For Movat pentachrome staining quantification, the machine learning Trainable Weka (Waikato Environment for Knowledge Analysis Segmentation) plugin 31 was used in ImageJ (National Institute of Health). A training set was created by a pathologist from 20 10 × 10 titles compiled from the ground truth areas of all slides. Reticulin, elastin, collagen, cells, hyaluronic acid, and background were assigned to separate monochrome colors (red, black, yellow, purple, blue, and pink, respectively) for an 8‐bit segmented image. Color‐specific thresholds were applied and generated 8‐bit monochrome images per component for quantification. The data were extracted as a percentage of expression per mm2.

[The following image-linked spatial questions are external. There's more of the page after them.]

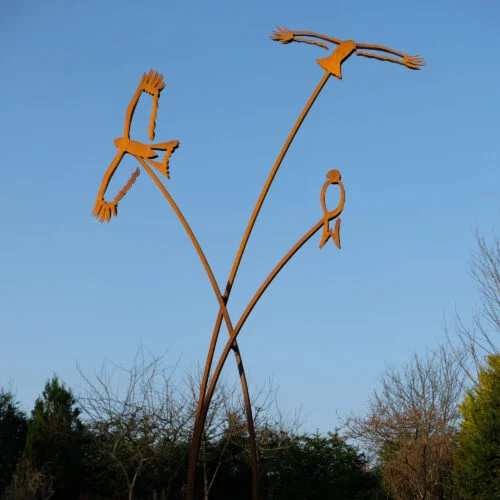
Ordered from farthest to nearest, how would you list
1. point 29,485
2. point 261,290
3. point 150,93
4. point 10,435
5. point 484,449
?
point 10,435
point 29,485
point 484,449
point 150,93
point 261,290

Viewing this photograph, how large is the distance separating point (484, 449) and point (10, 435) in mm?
12877

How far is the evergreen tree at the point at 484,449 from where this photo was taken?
699 centimetres

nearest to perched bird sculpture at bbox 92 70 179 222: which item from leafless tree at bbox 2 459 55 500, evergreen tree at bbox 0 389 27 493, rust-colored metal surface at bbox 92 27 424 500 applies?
rust-colored metal surface at bbox 92 27 424 500

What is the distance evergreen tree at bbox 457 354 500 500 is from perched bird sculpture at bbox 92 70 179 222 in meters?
3.83

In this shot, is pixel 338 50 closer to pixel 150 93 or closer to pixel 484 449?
pixel 150 93

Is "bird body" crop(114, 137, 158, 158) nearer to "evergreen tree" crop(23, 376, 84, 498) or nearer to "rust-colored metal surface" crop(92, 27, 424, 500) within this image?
"rust-colored metal surface" crop(92, 27, 424, 500)

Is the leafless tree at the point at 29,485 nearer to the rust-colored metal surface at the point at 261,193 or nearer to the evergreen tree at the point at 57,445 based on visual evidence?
the evergreen tree at the point at 57,445

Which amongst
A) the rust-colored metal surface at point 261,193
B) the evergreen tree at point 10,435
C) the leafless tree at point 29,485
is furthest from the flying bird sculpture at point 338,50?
the evergreen tree at point 10,435

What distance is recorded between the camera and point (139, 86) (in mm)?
6582

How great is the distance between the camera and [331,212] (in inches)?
245

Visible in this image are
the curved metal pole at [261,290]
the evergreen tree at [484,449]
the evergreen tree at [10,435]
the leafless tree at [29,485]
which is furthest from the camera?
the evergreen tree at [10,435]

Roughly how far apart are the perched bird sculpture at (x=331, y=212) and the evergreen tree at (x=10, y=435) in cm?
1237

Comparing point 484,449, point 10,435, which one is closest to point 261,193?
point 484,449

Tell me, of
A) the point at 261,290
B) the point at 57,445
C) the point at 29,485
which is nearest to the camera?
the point at 261,290
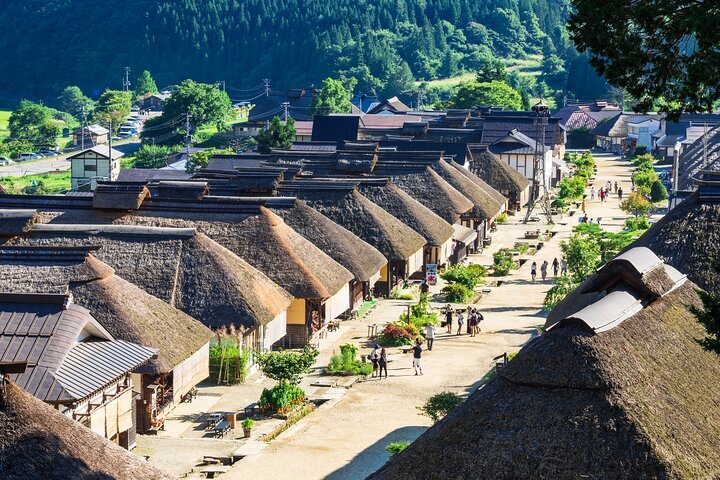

For fluorescent images, a low‐power image of the TMA core was acquired followed by four 40× images of all filters of interest through an Olympus camera (Olympus Co., St. Laurent) coupled to an Olympus microscope (Olympus BX51) using Image‐Pro Plus 6.0 software (Media Cybernetics). All high‐power fluorescence images were segmented through selective optical threshold densities on Image‐Pro Plus, and the data were extracted as collagen constitution per mm2.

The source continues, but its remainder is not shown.